— About this task —
The lines to copy are those with "hyenaspotted" in them. Pull each one from the entries below.

Saved data entries:
# # # #
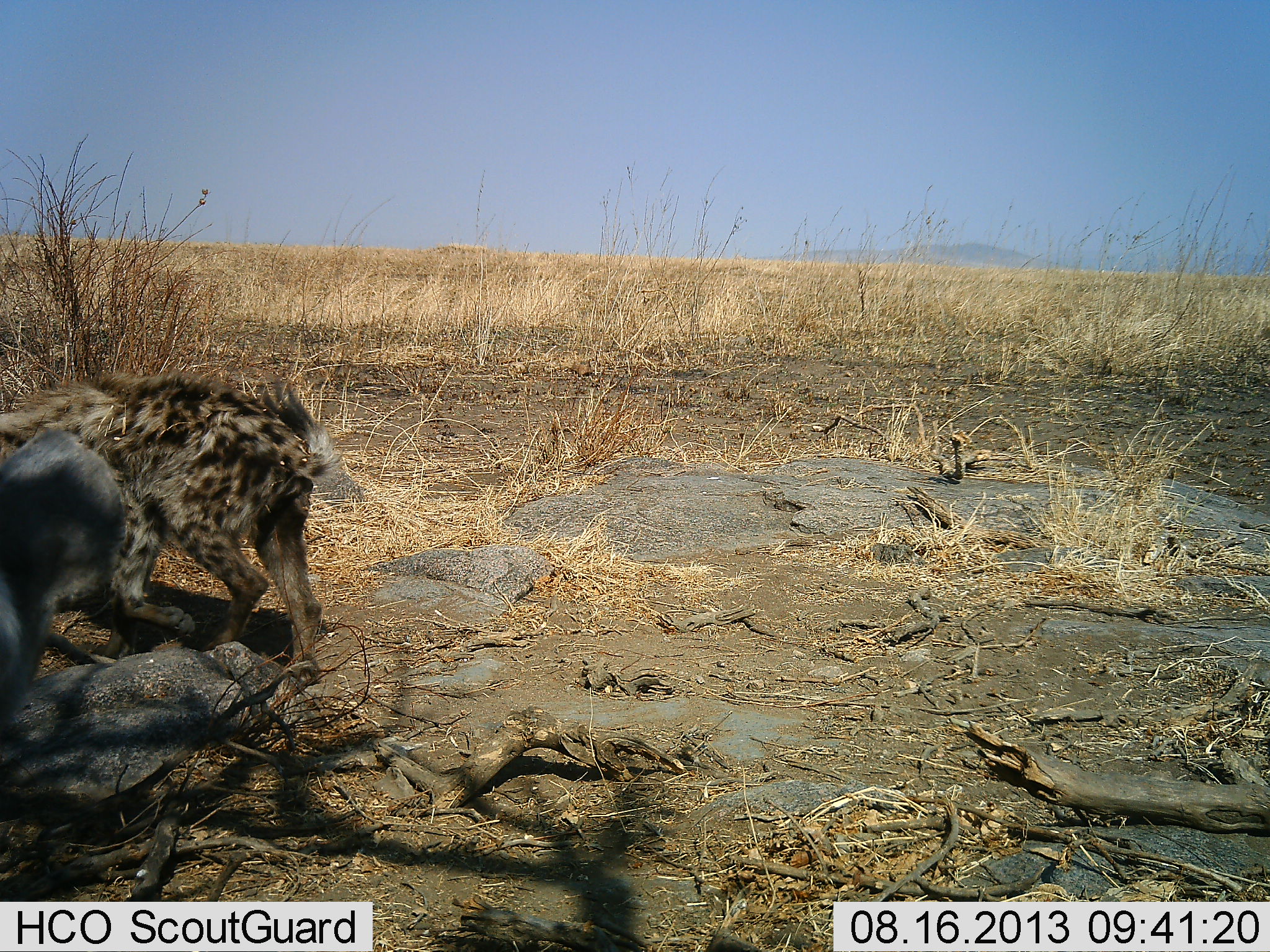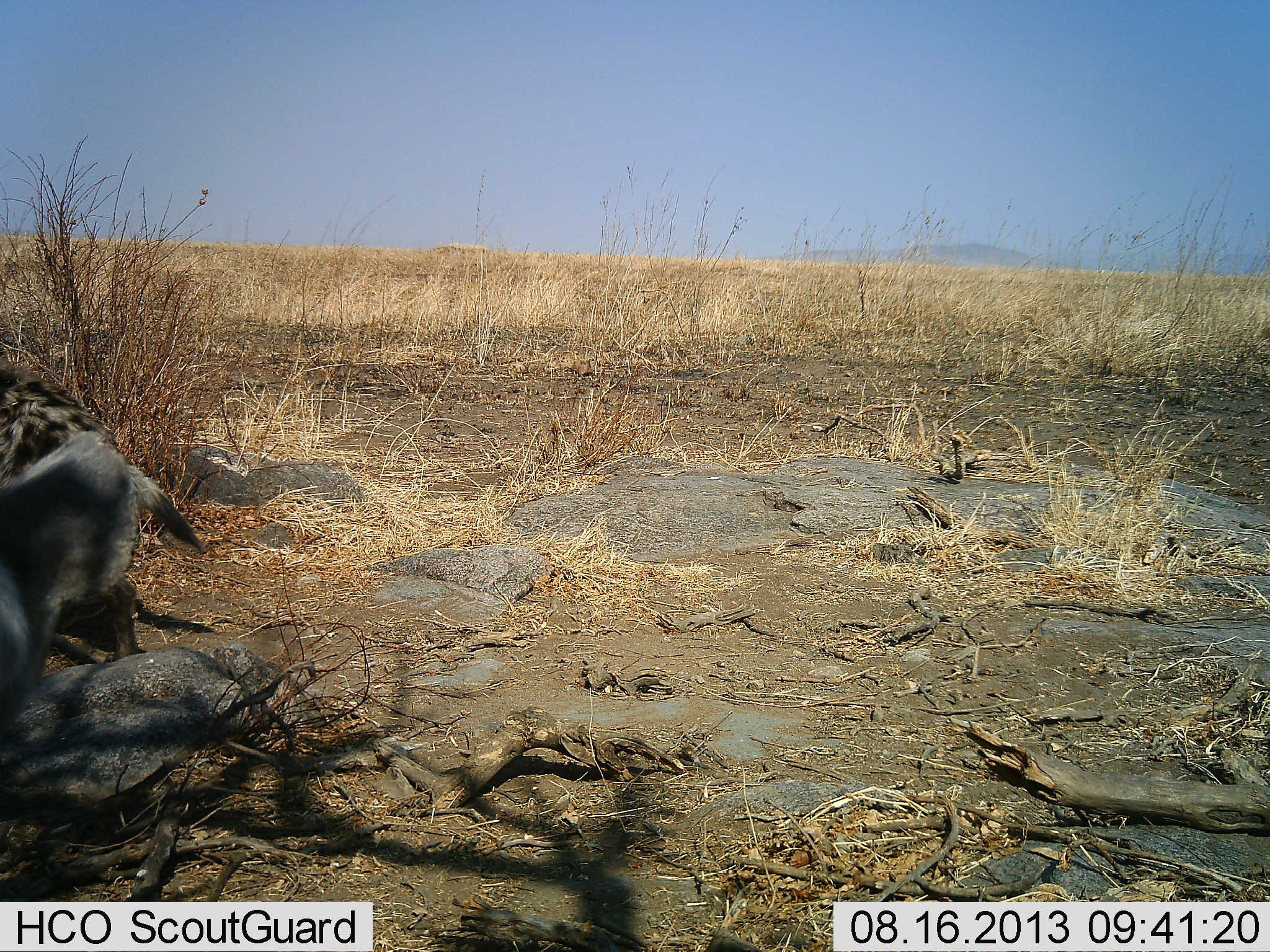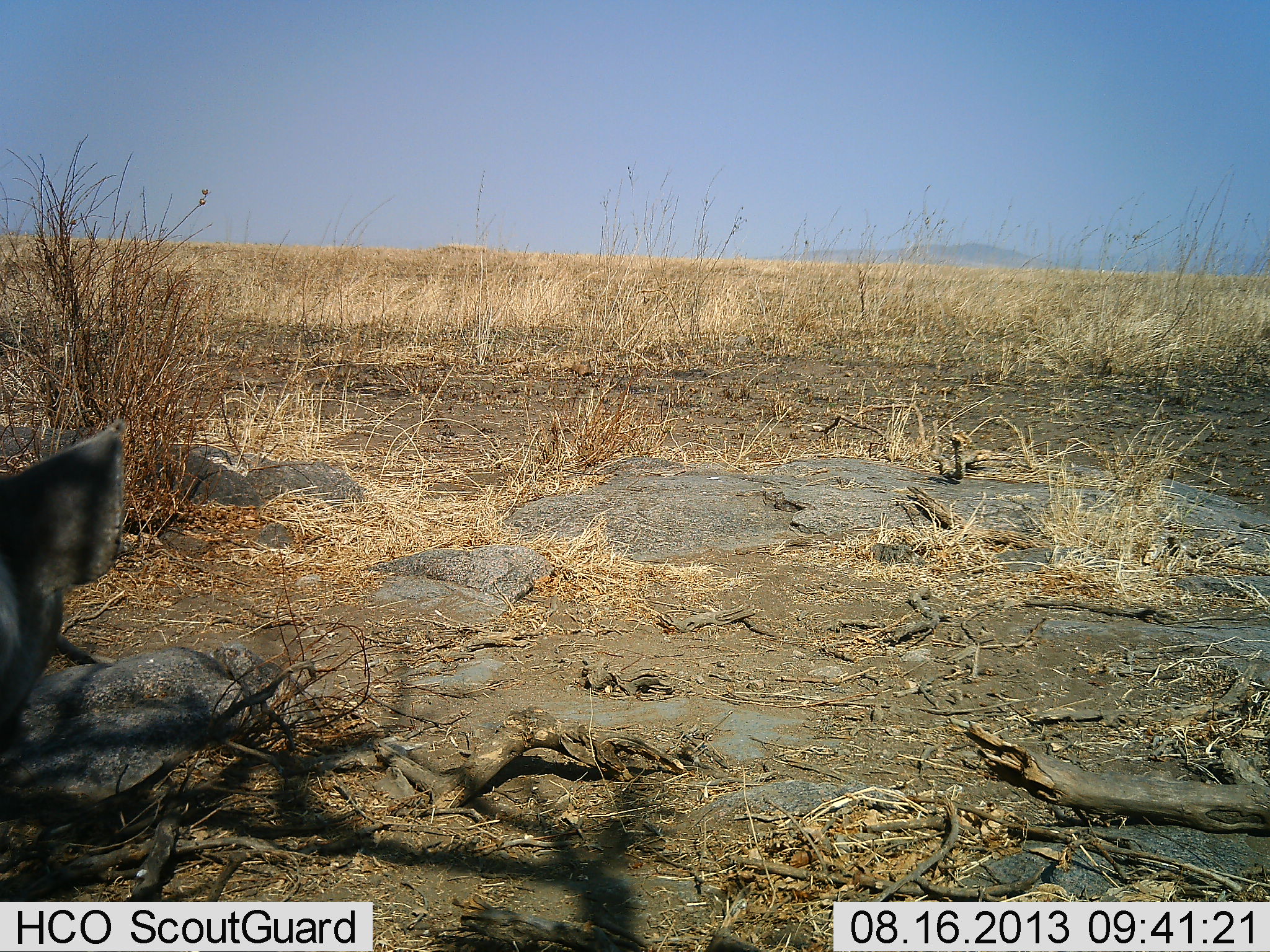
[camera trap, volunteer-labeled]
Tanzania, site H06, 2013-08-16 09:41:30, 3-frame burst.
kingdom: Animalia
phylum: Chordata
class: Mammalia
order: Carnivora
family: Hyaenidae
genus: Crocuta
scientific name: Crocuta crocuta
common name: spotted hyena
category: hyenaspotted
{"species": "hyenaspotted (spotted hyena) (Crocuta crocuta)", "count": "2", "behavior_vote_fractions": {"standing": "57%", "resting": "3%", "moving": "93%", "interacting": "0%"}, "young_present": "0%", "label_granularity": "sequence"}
# # # #
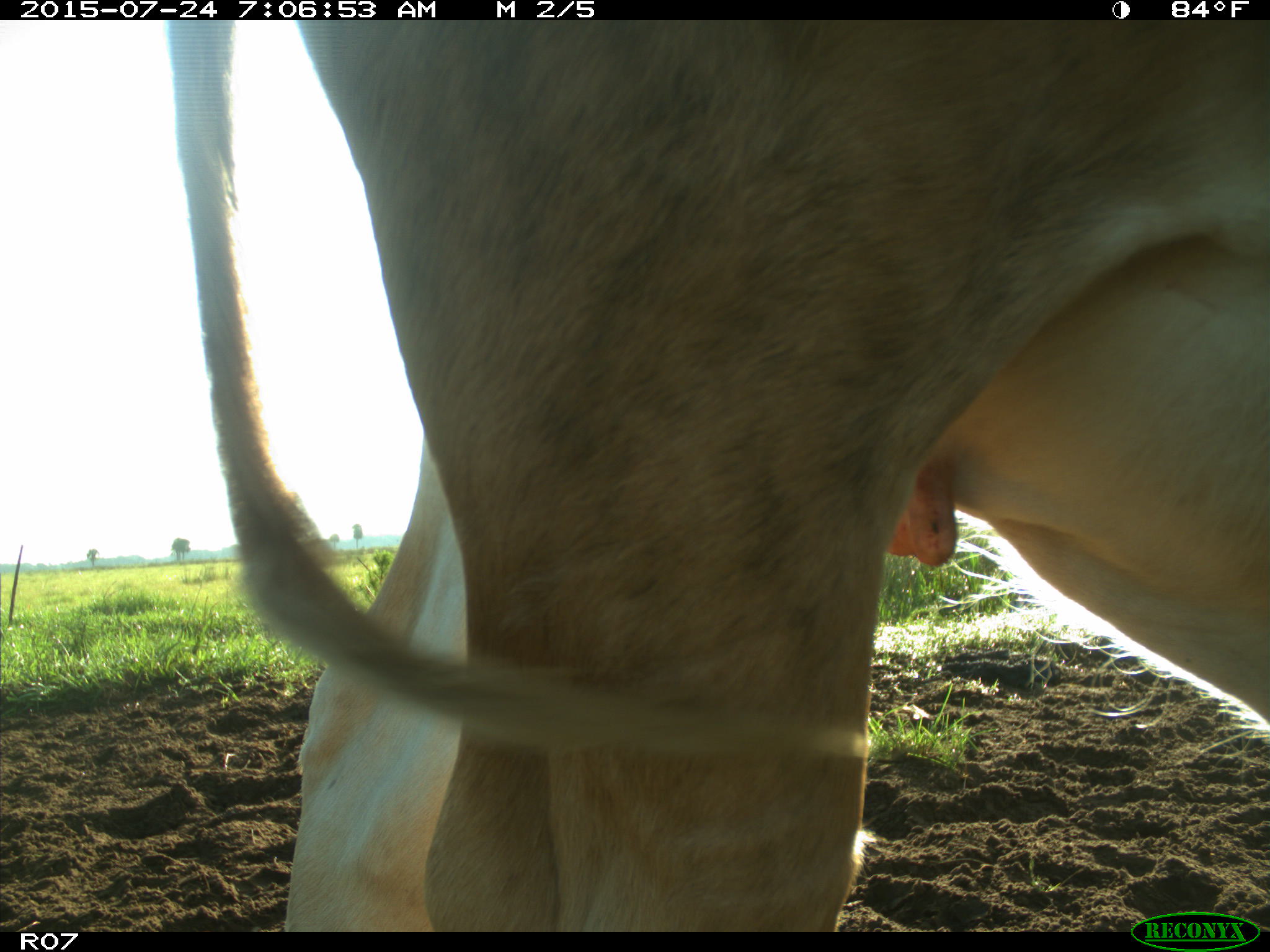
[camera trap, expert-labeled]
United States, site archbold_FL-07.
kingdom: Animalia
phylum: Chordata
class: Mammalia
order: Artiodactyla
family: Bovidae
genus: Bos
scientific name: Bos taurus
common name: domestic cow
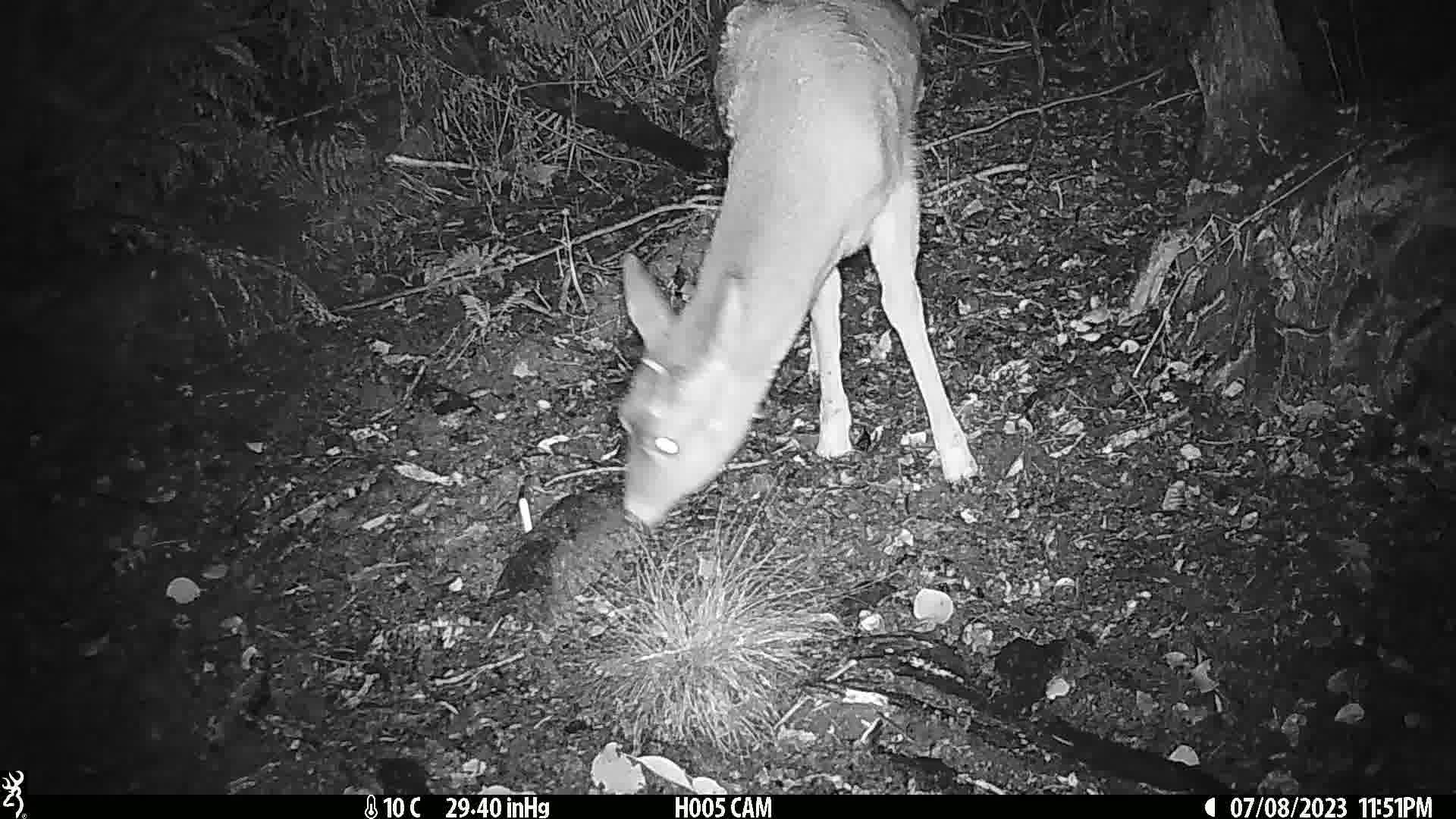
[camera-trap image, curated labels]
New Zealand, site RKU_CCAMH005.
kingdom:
# # # #
— Your solution —
category: hyenaspotted
{"species": "hyenaspotted (spotted hyena) (Crocuta crocuta)", "count": "2", "behavior_vote_fractions": {"standing": "57%", "resting": "3%", "moving": "93%", "interacting": "0%"}, "young_present": "0%", "label_granularity": "sequence"}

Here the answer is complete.